### EXTRAIT FOURNI:
==========

Dodo Toucan, créations en céramique

Paris compte des rues rieuses. Des rues ensoleillées, même par temps gris. Leurs devantures chamarrées sont un pied de nez à la conformité de leurs consoeurs qui font grises mines. C’est dans l’un de ses bastions colorés que j’ai rendez-vous pour serrer la main de Sara Théron, céramiste et créatrice de Dodo Toucan. Je remonte l’arc en ciel de la rue Sainte-Marthe où elle vient d’installer son atelier-boutique. Une adresse haute en couleurs où se niche un drôle d’oiseau.

Une devanture orange citrouille, une bleue électrique, une rose bonbon. J’arrive à hauteur de celle du numéro 11 de la rue qui affiche un bleu aigue marine. C’est dans ses eaux claires que Sara Théron vient d’amarrer son navire. J’entre à pas de loup dans l’Arche de Sara, pour ne pas effrayer la faune qui y a trouvé refuge. Sara lève ses grands yeux bleus sur moi. Elle a une allure juvénile et un teint de porcelaine.

Elle est en train de ranger les animaux en céramique. Loups, pingouins, tigres, oiseaux, tout ce petit monde à poils et à plumes co-existent en harmonie. Entrer dans l’univers de Dodo Toucan, c’est un peu comme ouvrir un livre de conte pour enfant. Chaque étagère est la page d’un livre que l’on tourne et qui nous raconte une histoire. “J’aime les positionner pour qu’ils racontent une histoire. Je ne veux surtout pas qu’ils soient alignés.” Ici, un pingouin fait du toboggan sur un iceberg sous l’oeil circonspect d’un ours polaire, là, une meute de renard apprivoise un bébé tigre…

“Ca a été un déclic pour me lancer”

==========

### TÂCHES À RÉALISER:
- 1) D'après l'extrait fourni, quel métier exerce Sara Théron ?
- 2) Modifiez l'extrait fourni en remplaçant « bleu aigue marine » par « vert émeraude ». Reprenez le passage à partir des mots « Paris compte des » et arrêtez-vous après « teint de porcelaine. ».

### DONNÉES EXTRAITES:
==========

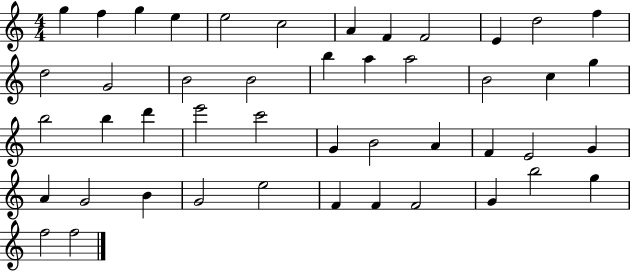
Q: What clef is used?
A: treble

==========

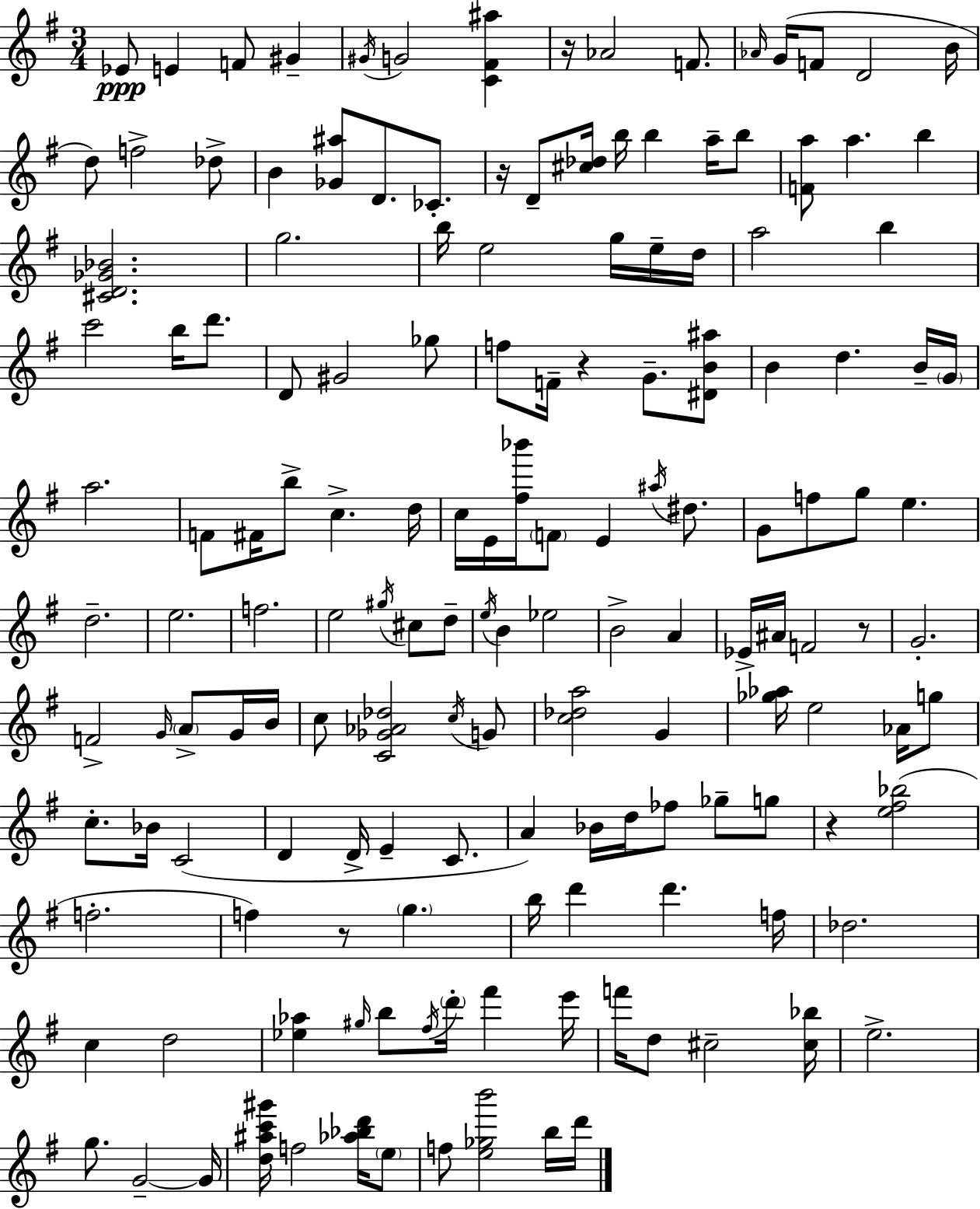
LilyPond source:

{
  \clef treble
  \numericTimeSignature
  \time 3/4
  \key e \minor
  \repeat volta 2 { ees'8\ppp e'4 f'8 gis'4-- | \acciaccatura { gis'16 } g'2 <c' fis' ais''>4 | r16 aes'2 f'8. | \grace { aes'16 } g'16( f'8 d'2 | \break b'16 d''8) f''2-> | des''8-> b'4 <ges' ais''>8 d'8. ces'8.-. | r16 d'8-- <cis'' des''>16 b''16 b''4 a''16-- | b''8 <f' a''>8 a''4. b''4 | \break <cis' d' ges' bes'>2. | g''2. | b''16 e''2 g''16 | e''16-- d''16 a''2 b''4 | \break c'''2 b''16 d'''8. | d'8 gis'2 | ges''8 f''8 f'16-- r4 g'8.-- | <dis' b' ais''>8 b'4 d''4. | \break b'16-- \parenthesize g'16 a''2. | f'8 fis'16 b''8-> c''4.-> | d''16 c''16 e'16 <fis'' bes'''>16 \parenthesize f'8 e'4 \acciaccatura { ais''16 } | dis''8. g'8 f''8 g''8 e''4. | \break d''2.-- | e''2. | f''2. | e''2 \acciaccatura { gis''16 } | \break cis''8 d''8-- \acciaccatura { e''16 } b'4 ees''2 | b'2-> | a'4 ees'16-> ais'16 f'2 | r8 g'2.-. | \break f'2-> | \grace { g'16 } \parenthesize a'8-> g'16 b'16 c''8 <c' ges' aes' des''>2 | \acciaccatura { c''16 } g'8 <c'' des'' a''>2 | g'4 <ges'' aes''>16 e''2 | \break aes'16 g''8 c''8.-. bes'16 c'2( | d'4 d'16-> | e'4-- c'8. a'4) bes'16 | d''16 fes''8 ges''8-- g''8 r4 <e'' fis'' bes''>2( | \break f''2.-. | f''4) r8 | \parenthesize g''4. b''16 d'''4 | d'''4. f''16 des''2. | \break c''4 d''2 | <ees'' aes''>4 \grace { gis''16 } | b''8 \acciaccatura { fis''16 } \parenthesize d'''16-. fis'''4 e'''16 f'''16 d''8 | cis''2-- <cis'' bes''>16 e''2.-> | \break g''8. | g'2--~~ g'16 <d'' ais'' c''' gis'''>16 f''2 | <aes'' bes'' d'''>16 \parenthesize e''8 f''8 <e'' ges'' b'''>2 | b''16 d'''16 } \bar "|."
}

==========

### RÉSULTATS:
- 1) Sara Théron est céramiste et créatrice de Dodo Toucan.

- 2)
Paris compte des rues rieuses. Des rues ensoleillées, même par temps gris. Leurs devantures chamarrées sont un pied de nez à la conformité de leurs consoeurs qui font grises mines. C’est dans l’un de ses bastions colorés que j’ai rendez-vous pour serrer la main de Sara Théron, céramiste et créatrice de Dodo Toucan. Je remonte l’arc en ciel de la rue Sainte-Marthe où elle vient d’installer son atelier-boutique. Une adresse haute en couleurs où se niche un drôle d’oiseau.

Une devanture orange citrouille, une bleue électrique, une rose bonbon. J’arrive à hauteur de celle du numéro 11 de la rue qui affiche un vert émeraude. C’est dans ses eaux claires que Sara Théron vient d’amarrer son navire. J’entre à pas de loup dans l’Arche de Sara, pour ne pas effrayer la faune qui y a trouvé refuge. Sara lève ses grands yeux bleus sur moi. Elle a une allure juvénile et un teint de porcelaine.